» TASK DESCRIPTION:
Give back all the data exactly, line by line.

[[ SUPPLIED MATERIAL open ]]

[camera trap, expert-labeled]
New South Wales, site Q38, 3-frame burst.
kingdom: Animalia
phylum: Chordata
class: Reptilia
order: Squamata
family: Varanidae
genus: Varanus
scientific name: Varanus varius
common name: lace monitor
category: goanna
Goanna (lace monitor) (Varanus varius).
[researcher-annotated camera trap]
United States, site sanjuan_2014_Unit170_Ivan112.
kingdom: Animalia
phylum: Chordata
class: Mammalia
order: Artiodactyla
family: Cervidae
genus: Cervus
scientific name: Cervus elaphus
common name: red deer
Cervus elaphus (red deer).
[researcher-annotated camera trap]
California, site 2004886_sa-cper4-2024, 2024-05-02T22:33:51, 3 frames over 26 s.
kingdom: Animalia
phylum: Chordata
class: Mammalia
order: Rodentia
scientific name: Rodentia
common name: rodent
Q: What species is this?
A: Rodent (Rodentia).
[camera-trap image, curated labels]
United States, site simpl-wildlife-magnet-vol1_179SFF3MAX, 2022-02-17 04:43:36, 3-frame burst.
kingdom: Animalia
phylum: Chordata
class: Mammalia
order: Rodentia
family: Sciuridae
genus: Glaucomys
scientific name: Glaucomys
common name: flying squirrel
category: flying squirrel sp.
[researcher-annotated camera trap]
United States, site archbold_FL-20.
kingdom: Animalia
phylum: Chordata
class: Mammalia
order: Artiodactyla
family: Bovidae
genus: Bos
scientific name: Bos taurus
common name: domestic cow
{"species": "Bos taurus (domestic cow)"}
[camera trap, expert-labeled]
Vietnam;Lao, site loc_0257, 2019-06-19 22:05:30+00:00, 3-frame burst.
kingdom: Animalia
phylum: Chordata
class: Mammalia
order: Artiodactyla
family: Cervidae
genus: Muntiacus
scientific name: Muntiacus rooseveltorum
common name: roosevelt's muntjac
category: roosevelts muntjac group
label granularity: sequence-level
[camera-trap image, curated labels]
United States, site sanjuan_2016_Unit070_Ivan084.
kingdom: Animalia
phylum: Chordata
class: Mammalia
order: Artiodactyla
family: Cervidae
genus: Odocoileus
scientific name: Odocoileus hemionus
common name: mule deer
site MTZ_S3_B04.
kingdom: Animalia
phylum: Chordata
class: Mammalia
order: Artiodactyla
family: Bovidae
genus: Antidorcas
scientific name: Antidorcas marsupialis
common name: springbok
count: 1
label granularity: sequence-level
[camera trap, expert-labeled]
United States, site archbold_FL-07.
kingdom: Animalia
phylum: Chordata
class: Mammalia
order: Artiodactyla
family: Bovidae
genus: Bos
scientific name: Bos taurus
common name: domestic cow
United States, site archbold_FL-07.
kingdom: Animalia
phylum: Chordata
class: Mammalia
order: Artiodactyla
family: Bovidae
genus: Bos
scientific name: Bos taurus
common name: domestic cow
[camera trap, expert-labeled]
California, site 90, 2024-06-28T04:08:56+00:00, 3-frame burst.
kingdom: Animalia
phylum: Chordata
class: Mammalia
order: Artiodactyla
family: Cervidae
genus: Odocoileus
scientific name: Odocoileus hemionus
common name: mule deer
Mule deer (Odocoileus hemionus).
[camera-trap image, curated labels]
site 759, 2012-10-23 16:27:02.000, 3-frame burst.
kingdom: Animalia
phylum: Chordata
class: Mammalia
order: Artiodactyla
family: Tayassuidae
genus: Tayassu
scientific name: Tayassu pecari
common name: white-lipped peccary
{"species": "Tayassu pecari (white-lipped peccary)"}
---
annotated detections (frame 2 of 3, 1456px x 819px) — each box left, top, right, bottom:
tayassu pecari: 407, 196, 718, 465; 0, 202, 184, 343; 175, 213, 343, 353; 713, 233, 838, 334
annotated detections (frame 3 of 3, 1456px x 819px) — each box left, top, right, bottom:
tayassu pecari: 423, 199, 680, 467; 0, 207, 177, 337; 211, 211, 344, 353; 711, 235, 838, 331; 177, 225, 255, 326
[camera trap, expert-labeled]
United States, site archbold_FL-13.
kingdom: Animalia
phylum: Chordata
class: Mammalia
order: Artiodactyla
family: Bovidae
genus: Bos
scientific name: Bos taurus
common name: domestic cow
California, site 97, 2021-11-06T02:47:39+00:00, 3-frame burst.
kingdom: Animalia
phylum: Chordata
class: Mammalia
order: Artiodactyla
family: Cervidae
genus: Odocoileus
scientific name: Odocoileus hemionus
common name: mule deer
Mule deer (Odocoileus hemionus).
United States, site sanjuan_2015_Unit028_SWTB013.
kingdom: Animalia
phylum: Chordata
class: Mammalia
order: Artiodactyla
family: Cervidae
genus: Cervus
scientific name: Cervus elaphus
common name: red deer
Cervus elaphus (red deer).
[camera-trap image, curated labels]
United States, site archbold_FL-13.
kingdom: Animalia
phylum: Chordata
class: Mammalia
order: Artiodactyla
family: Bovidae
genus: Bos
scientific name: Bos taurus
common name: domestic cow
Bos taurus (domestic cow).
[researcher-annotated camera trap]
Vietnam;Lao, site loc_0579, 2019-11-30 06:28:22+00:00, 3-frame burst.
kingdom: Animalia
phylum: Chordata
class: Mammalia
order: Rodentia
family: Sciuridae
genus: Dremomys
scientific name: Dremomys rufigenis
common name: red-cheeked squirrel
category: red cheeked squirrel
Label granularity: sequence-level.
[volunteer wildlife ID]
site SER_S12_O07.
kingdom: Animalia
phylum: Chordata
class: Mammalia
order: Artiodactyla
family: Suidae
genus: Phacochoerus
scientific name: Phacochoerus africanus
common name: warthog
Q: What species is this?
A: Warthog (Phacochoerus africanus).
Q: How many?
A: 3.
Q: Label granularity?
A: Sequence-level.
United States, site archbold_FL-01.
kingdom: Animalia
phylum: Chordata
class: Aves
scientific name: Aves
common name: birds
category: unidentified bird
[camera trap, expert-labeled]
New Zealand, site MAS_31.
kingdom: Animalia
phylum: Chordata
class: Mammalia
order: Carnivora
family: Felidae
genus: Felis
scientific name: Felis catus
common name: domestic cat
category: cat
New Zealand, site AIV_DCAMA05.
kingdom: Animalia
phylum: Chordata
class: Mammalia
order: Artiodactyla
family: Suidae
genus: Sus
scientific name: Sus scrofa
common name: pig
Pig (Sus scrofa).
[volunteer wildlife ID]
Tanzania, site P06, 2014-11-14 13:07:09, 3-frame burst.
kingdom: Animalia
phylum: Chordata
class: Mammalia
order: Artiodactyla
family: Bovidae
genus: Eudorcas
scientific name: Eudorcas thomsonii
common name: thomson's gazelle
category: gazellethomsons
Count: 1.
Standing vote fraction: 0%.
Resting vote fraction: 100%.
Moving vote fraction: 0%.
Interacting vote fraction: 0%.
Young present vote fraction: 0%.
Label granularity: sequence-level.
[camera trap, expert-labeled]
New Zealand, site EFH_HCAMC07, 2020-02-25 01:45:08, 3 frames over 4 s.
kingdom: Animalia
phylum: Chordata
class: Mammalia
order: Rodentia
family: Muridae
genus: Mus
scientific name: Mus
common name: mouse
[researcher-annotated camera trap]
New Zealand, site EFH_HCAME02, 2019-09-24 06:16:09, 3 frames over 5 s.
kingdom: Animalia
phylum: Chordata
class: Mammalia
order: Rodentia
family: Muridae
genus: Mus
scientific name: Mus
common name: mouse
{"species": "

[[ SUPPLIED MATERIAL closed ]]

» RESULT:
[camera trap, expert-labeled]
New South Wales, site Q38, 3-frame burst.
kingdom: Animalia
phylum: Chordata
class: Reptilia
order: Squamata
family: Varanidae
genus: Varanus
scientific name: Varanus varius
common name: lace monitor
category: goanna
Goanna (lace monitor) (Varanus varius).
[researcher-annotated camera trap]
United States, site sanjuan_2014_Unit170_Ivan112.
kingdom: Animalia
phylum: Chordata
class: Mammalia
order: Artiodactyla
family: Cervidae
genus: Cervus
scientific name: Cervus elaphus
common name: red deer
Cervus elaphus (red deer).
[researcher-annotated camera trap]
California, site 2004886_sa-cper4-2024, 2024-05-02T22:33:51, 3 frames over 26 s.
kingdom: Animalia
phylum: Chordata
class: Mammalia
order: Rodentia
scientific name: Rodentia
common name: rodent
Q: What species is this?
A: Rodent (Rodentia).
[camera-trap image, curated labels]
United States, site simpl-wildlife-magnet-vol1_179SFF3MAX, 2022-02-17 04:43:36, 3-frame burst.
kingdom: Animalia
phylum: Chordata
class: Mammalia
order: Rodentia
family: Sciuridae
genus: Glaucomys
scientific name: Glaucomys
common name: flying squirrel
category: flying squirrel sp.
[researcher-annotated camera trap]
United States, site archbold_FL-20.
kingdom: Animalia
phylum: Chordata
class: Mammalia
order: Artiodactyla
family: Bovidae
genus: Bos
scientific name: Bos taurus
common name: domestic cow
{"species": "Bos taurus (domestic cow)"}
[camera trap, expert-labeled]
Vietnam;Lao, site loc_0257, 2019-06-19 22:05:30+00:00, 3-frame burst.
kingdom: Animalia
phylum: Chordata
class: Mammalia
order: Artiodactyla
family: Cervidae
genus: Muntiacus
scientific name: Muntiacus rooseveltorum
common name: roosevelt's muntjac
category: roosevelts muntjac group
label granularity: sequence-level
[camera-trap image, curated labels]
United States, site sanjuan_2016_Unit070_Ivan084.
kingdom: Animalia
phylum: Chordata
class: Mammalia
order: Artiodactyla
family: Cervidae
genus: Odocoileus
scientific name: Odocoileus hemionus
common name: mule deer
site MTZ_S3_B04.
kingdom: Animalia
phylum: Chordata
class: Mammalia
order: Artiodactyla
family: Bovidae
genus: Antidorcas
scientific name: Antidorcas marsupialis
common name: springbok
count: 1
label granularity: sequence-level
[camera trap, expert-labeled]
United States, site archbold_FL-07.
kingdom: Animalia
phylum: Chordata
class: Mammalia
order: Artiodactyla
family: Bovidae
genus: Bos
scientific name: Bos taurus
common name: domestic cow
United States, site archbold_FL-07.
kingdom: Animalia
phylum: Chordata
class: Mammalia
order: Artiodactyla
family: Bovidae
genus: Bos
scientific name: Bos taurus
common name: domestic cow
[camera trap, expert-labeled]
California, site 90, 2024-06-28T04:08:56+00:00, 3-frame burst.
kingdom: Animalia
phylum: Chordata
class: Mammalia
order: Artiodactyla
family: Cervidae
genus: Odocoileus
scientific name: Odocoileus hemionus
common name: mule deer
Mule deer (Odocoileus hemionus).
[camera-trap image, curated labels]
site 759, 2012-10-23 16:27:02.000, 3-frame burst.
kingdom: Animalia
phylum: Chordata
class: Mammalia
order: Artiodactyla
family: Tayassuidae
genus: Tayassu
scientific name: Tayassu pecari
common name: white-lipped peccary
{"species": "Tayassu pecari (white-lipped peccary)"}
---
annotated detections (frame 2 of 3, 1456px x 819px) — each box left, top, right, bottom:
tayassu pecari: 407, 196, 718, 465; 0, 202, 184, 343; 175, 213, 343, 353; 713, 233, 838, 334
annotated detections (frame 3 of 3, 1456px x 819px) — each box left, top, right, bottom:
tayassu pecari: 423, 199, 680, 467; 0, 207, 177, 337; 211, 211, 344, 353; 711, 235, 838, 331; 177, 225, 255, 326
[camera trap, expert-labeled]
United States, site archbold_FL-13.
kingdom: Animalia
phylum: Chordata
class: Mammalia
order: Artiodactyla
family: Bovidae
genus: Bos
scientific name: Bos taurus
common name: domestic cow
California, site 97, 2021-11-06T02:47:39+00:00, 3-frame burst.
kingdom: Animalia
phylum: Chordata
class: Mammalia
order: Artiodactyla
family: Cervidae
genus: Odocoileus
scientific name: Odocoileus hemionus
common name: mule deer
Mule deer (Odocoileus hemionus).
United States, site sanjuan_2015_Unit028_SWTB013.
kingdom: Animalia
phylum: Chordata
class: Mammalia
order: Artiodactyla
family: Cervidae
genus: Cervus
scientific name: Cervus elaphus
common name: red deer
Cervus elaphus (red deer).
[camera-trap image, curated labels]
United States, site archbold_FL-13.
kingdom: Animalia
phylum: Chordata
class: Mammalia
order: Artiodactyla
family: Bovidae
genus: Bos
scientific name: Bos taurus
common name: domestic cow
Bos taurus (domestic cow).
[researcher-annotated camera trap]
Vietnam;Lao, site loc_0579, 2019-11-30 06:28:22+00:00, 3-frame burst.
kingdom: Animalia
phylum: Chordata
class: Mammalia
order: Rodentia
family: Sciuridae
genus: Dremomys
scientific name: Dremomys rufigenis
common name: red-cheeked squirrel
category: red cheeked squirrel
Label granularity: sequence-level.
[volunteer wildlife ID]
site SER_S12_O07.
kingdom: Animalia
phylum: Chordata
class: Mammalia
order: Artiodactyla
family: Suidae
genus: Phacochoerus
scientific name: Phacochoerus africanus
common name: warthog
Q: What species is this?
A: Warthog (Phacochoerus africanus).
Q: How many?
A: 3.
Q: Label granularity?
A: Sequence-level.
United States, site archbold_FL-01.
kingdom: Animalia
phylum: Chordata
class: Aves
scientific name: Aves
common name: birds
category: unidentified bird
[camera trap, expert-labeled]
New Zealand, site MAS_31.
kingdom: Animalia
phylum: Chordata
class: Mammalia
order: Carnivora
family: Felidae
genus: Felis
scientific name: Felis catus
common name: domestic cat
category: cat
New Zealand, site AIV_DCAMA05.
kingdom: Animalia
phylum: Chordata
class: Mammalia
order: Artiodactyla
family: Suidae
genus: Sus
scientific name: Sus scrofa
common name: pig
Pig (Sus scrofa).
[volunteer wildlife ID]
Tanzania, site P06, 2014-11-14 13:07:09, 3-frame burst.
kingdom: Animalia
phylum: Chordata
class: Mammalia
order: Artiodactyla
family: Bovidae
genus: Eudorcas
scientific name: Eudorcas thomsonii
common name: thomson's gazelle
category: gazellethomsons
Count: 1.
Standing vote fraction: 0%.
Resting vote fraction: 100%.
Moving vote fraction: 0%.
Interacting vote fraction: 0%.
Young present vote fraction: 0%.
Label granularity: sequence-level.
[camera trap, expert-labeled]
New Zealand, site EFH_HCAMC07, 2020-02-25 01:45:08, 3 frames over 4 s.
kingdom: Animalia
phylum: Chordata
class: Mammalia
order: Rodentia
family: Muridae
genus: Mus
scientific name: Mus
common name: mouse
[researcher-annotated camera trap]
New Zealand, site EFH_HCAME02, 2019-09-24 06:16:09, 3 frames over 5 s.
kingdom: Animalia
phylum: Chordata
class: Mammalia
order: Rodentia
family: Muridae
genus: Mus
scientific name: Mus
common name: mouse
{"species": "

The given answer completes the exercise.